Cuando se ha abierto un concurso para escoger, entre cinco aspirantes presentados, dos curadores urbanos –no necesariamente nuevos pues se han presentado los dos anteriores- bien valdría la pena que la ciudad hiciese un balance riguroso sobre la experiencia local en la aplicación de la Ley de Reforma Urbana y su incidencia en la calidad, el orden y la estética de esta ciudad que se precia bella entre las colombianas.
Entre el departamento administrativo de planeación distrital y su misión de coordinar el plan de desarrollo (urbano y rural), el plan de ordenamiento territorial, las curadurías urbanas y la oficina de control urbano quedan vacíos que han producido este gran desorden que se llama Cartagena.
Sólo un ejemplo: hace cuatro años se instaló frente a la residencia de quien ejercía la dirección de planeación un servicio de lavado de automóviles que día a día ha deteriorado, con residuos y el parqueo indebido de vehículos, la calidad de vida de una simple calle de un barrio residencial. Hoy, por supuesto, la funcionaria ya no está en su cargo, pero el negocio crece y crece sin cortapisas. Por supuesto que la funcionaria no actuaría en beneficio particular, pero nunca pudo resolver este caso, como tantos otros similares.
Son muchas las situaciones en cada barrio de la ciudad y en la ciudad en su conjunto en las que construcciones y funcionamientos autorizados no son conformes con el uso del suelo, con las normas de manejo patrimonial, con el paisaje natural y cultural (basta ver la bahía cercada de torres blancas) y con la misma escala humana (lo que está ocurriendo en Manga frente a las bellas casas republicanas no tiene precedentes).
Todo aquello que se enseña en las facultades de arquitectura se borra en la práctica diaria. Los estudiantes ven cómo aquellos principios básicos para hacer una calle, un barrio y una ciudad amables, son devorados por la inmediatez especulativa.
Si se visitan las nuevas zonas donde la moda de los edificios blancos ha llegado se encuentran que poco dejan para el espacio público, para un parque infantil o un simple jardín.

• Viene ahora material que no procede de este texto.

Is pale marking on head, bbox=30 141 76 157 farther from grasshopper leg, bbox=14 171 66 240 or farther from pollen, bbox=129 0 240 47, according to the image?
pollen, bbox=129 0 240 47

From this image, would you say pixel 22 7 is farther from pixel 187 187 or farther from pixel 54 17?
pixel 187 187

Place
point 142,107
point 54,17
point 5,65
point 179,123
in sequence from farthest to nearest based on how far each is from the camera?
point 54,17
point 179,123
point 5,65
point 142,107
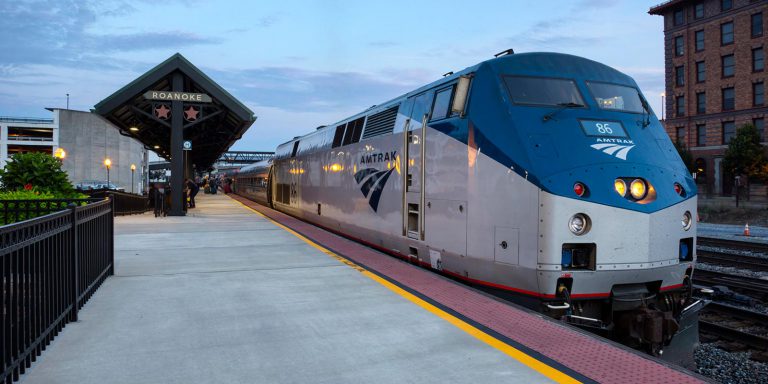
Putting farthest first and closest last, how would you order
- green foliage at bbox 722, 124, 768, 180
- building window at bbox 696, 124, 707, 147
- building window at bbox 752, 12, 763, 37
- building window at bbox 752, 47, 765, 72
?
building window at bbox 696, 124, 707, 147 → building window at bbox 752, 47, 765, 72 → building window at bbox 752, 12, 763, 37 → green foliage at bbox 722, 124, 768, 180

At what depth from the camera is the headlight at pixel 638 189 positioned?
19.2 ft

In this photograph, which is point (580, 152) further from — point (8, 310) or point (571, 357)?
point (8, 310)

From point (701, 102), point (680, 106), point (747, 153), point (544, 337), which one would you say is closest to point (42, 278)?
point (544, 337)

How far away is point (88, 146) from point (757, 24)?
256 feet

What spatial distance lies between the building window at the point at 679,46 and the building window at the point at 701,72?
207cm

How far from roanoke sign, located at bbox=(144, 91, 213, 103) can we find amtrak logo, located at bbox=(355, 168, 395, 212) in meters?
10.1

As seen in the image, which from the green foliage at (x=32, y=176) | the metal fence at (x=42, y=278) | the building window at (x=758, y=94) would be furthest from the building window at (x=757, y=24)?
the metal fence at (x=42, y=278)

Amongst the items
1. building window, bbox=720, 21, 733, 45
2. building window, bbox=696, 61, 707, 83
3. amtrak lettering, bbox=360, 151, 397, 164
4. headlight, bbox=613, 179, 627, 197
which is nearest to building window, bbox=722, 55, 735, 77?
building window, bbox=720, 21, 733, 45

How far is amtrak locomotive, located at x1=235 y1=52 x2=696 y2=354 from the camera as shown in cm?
565

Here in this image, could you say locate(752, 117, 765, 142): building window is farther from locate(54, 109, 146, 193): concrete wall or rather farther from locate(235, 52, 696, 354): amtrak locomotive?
locate(54, 109, 146, 193): concrete wall

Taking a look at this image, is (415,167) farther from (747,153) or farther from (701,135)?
(701,135)

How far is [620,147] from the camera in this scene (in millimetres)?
6145

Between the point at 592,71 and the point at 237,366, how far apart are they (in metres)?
6.01

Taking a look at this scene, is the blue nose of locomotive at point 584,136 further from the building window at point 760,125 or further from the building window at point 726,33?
the building window at point 726,33
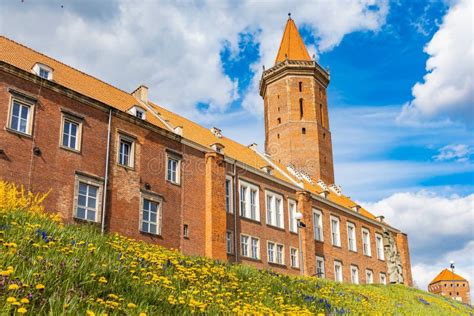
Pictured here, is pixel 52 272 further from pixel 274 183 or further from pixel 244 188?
pixel 274 183

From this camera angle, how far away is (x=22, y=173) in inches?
867

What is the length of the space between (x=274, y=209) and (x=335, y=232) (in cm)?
915

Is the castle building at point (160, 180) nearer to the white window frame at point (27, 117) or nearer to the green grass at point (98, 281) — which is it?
the white window frame at point (27, 117)

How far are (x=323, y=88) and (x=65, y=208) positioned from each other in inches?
1649

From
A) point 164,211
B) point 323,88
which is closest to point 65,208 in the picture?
point 164,211

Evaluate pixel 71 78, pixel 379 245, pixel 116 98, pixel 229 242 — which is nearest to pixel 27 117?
pixel 71 78

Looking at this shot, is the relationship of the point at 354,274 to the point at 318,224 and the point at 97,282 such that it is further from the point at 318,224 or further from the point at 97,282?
the point at 97,282

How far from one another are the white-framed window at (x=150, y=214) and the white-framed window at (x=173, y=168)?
71.8 inches

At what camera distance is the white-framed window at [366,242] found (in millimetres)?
47219

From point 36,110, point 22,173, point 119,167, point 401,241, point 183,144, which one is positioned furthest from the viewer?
point 401,241

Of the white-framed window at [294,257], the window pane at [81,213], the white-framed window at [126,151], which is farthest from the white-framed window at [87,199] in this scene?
the white-framed window at [294,257]

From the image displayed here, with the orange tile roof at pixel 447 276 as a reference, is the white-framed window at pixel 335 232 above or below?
below

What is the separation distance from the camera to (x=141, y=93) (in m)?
34.2

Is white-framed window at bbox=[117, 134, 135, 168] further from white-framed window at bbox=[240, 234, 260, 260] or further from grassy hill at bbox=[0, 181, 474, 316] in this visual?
grassy hill at bbox=[0, 181, 474, 316]
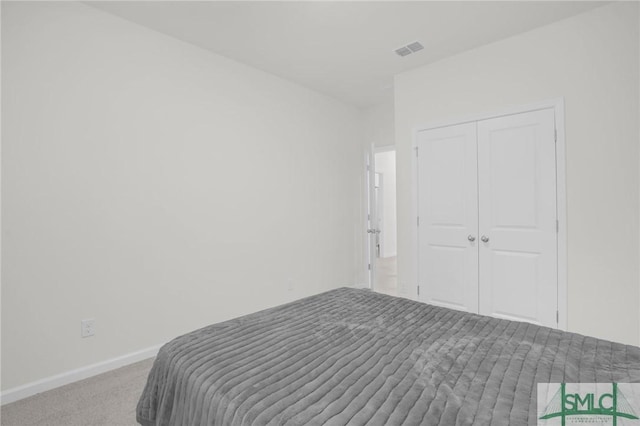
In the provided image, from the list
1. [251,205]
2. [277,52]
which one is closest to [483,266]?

El metro cuadrado se ha hecho valer tanto que es imposible dejar pocos centímetros a la ciudad. Sería imposible caminar, ante la inexistencia de un simple andén, por el frente de los edificios nuevos de La Boquilla. Antes las ciudades se “urbanizaban” primero, es decir se dotaban de vías, andenes y servicios, para dar paso a las construcciones. Hoy eso no ocurre. Y mucho menos se prevé para el futuro: ¡las construcciones son emplazadas y ocupan el mayor espacio posible y punto!
Ha muerto el urbanismo a causa de la especulación inmobiliaria y la legislación, las instancias y las autoridades dejan que operen libremente las fuerzas desregladas del mercado.
El balance serviría, examinando funciones, acciones y casos, para identificar los vacíos existentes, responsabilidades y correctivos. Por ello el debate previsto en el Concejo Distrital resulta bienvenido siempre y cuando se haga en defensa de los intereses generales y públicos de la ciudad; pensando en una mejor ciudad para lo que habría que atar los cabos que andan aún sueltos de esa enmarañada ley de reforma urbana que no produjo los logros anunciados en su momento entusiasta de expedición.